What is required.
Please pull out every line in the data below that contains the word "from", and copy each one unchanged.

Exercise materials.
********

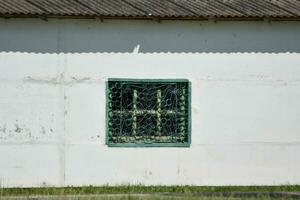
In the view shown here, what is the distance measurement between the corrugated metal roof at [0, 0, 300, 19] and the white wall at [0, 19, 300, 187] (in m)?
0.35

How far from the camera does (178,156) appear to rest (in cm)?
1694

********

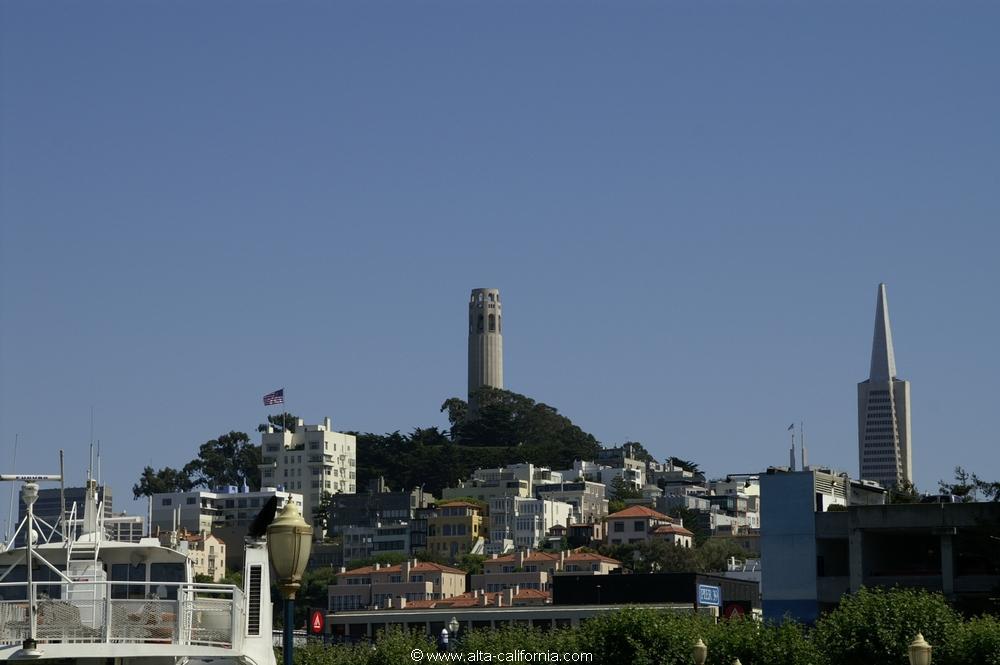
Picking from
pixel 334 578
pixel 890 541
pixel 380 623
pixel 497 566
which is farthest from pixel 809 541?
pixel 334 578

********

Solved exercise.
How far from the camera does (178,156) appear to rest (in cm)?
Picking from
which is farthest from pixel 809 541?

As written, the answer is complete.